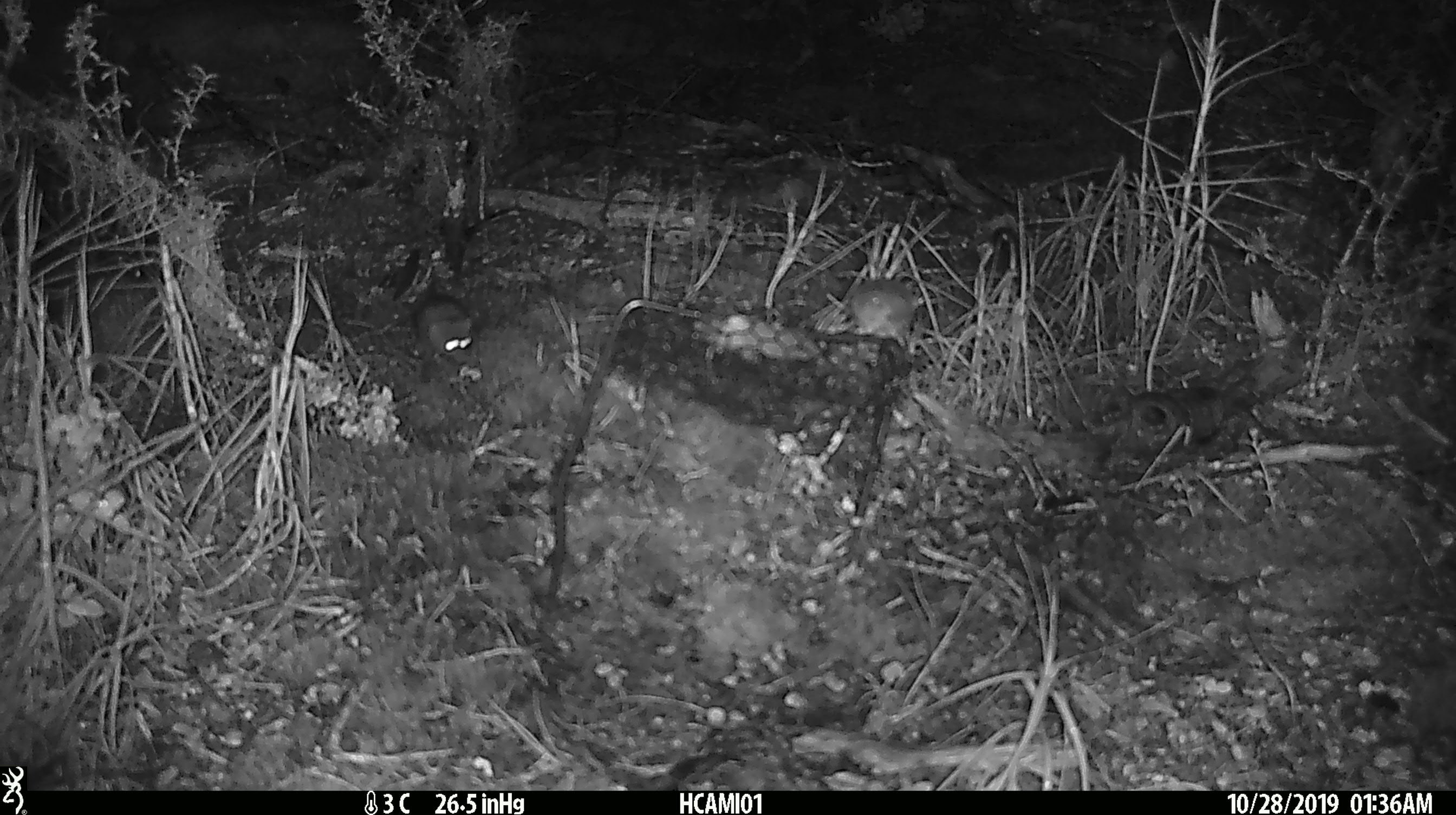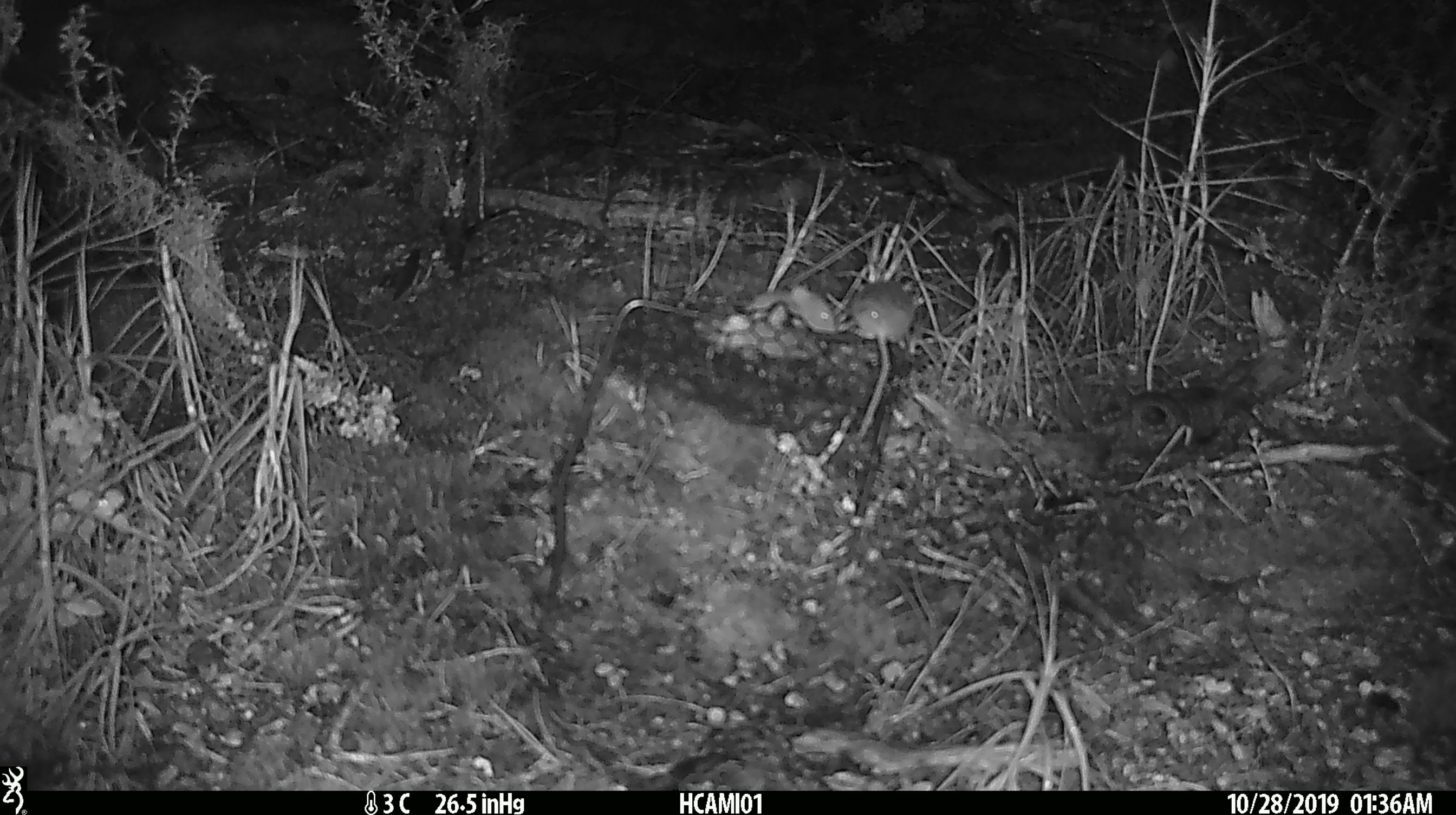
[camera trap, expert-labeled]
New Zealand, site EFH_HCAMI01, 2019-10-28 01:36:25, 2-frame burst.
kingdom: Animalia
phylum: Chordata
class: Mammalia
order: Rodentia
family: Muridae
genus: Mus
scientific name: Mus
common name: mouse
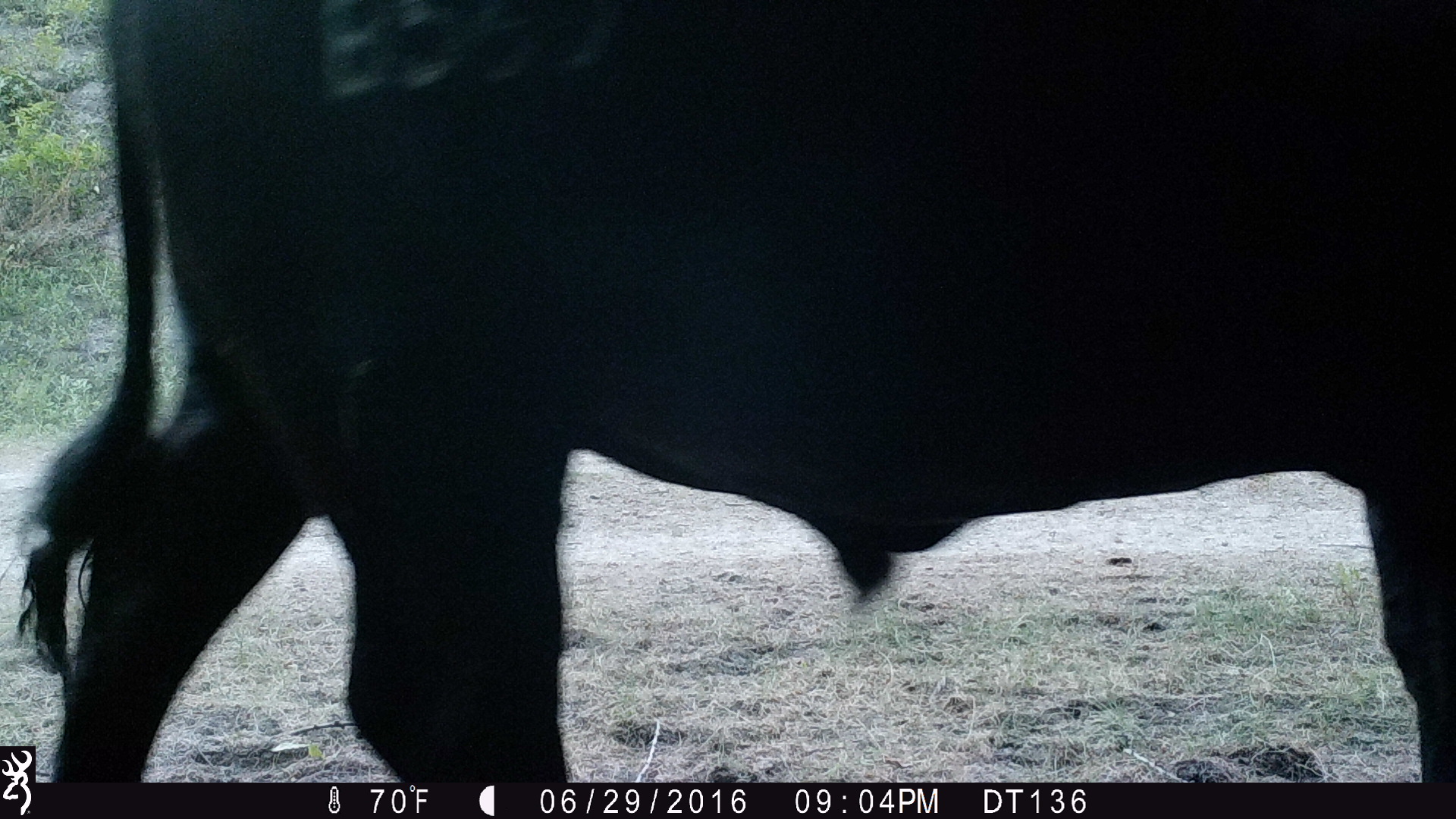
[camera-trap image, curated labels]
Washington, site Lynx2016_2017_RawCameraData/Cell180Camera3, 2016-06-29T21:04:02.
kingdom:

##########

> _WHAT IS REQUIRED_
Return only the number of lines in the entries that contain the string "site".

> _ANSWER TO THIS TASK_
2